24. “Para bhikkhu, siapa pun, apakah ia pertapa dan brahmana yang ajaran atau paham mereka berkenaan dengan keadaan masa lampau atau berkenaan dengan keadaan masa yang akan datang, atau pun berpaham kedua-duanya, berspekulasi mengenai keadaan yang lampau dan yang akan datang, yang dengan bermacam-macam dalil menerangkan tentang keadaan yang lampau dan yang akan datang, mereka semua telah terjerat di dalam jala 62 pandangan ini. Dengan berbagai keadaan mereka jatuh dan berada di dalamnya, dan dengan berbagai cara mereka berusaha melepaskan diri, tetapi sia-sia belaka karena mereka terjerat di dalamnya. Bagaikan seorang penjala ikan yang pandai akan menjala di sebuah kolam kecil dengan sebuah jala yang baik, berpikir: ikan apa pun yang berada dalam kolam ini, walaupun berusaha membebaskan diri, tetap semuanya akan terperangkap di dalam jala ini.”

#### YANG DITANYAKAN
[a] Dalam teks tentang para pertapa dan brahmana, berapa banyak pandangan yang disebut sebagai jala yang menjerat mereka?
[b] Tuliskan kelanjutan teks tentang para pertapa, brahmana, dan penjala ikan itu, dimulai setelah kalimat terakhirnya.

#### DATA
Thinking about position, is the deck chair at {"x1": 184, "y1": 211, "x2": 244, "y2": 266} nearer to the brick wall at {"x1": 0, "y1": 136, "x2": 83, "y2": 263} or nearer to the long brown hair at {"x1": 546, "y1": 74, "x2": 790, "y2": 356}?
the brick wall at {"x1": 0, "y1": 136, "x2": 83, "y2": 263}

#### KUMPULAN JAWABAN
[a] Mereka terjerat di dalam jala 62 pandangan.

[b]
25. “Para bhikkhu, bagi Dia yang di luar jala, Ia yang telah mencapai kesempurnaan, Tathagata, yang sedang berada di hadapan kamu, karena segala belenggu pengikat penyebab kelahiran kembali telah diputuskannya. Selama kehidupan jasmaninya masih ada, maka selama itu para dewa dan manusia dapat melihatnya. Tetapi tatkala kehidupan jasmaninya terputus di akhir masa kehidupannya, maka para dewa dan manusia tidak dapat lagi melihatnya. Bagaikan sebatang pohon mangga yang ditebang, maka semua buah yang ada di pohon mengikutinya. Demikian pula, walaupun tubuh jasmani dari Dia yang telah mencapai kesempurnaan, Tathagata, masih berada di depan kamu, namun demikian semua belenggu penyebab kelahiran kembali telah diputuskannya. Selama kehidupan jasmaninya masih ada, maka selama itu para dewa dan manusia dapat melihatnya. Tetapi tatkala kehidupan jasmaninya terputus di akhir masa kehidupannya, maka para dewa dan manusia tidak dapat lagi melihatnya.”
semoga kita semua tidak berada dalam jala-jala ini....dan mencapai nibbana. "akhir dari derita"
salam metta.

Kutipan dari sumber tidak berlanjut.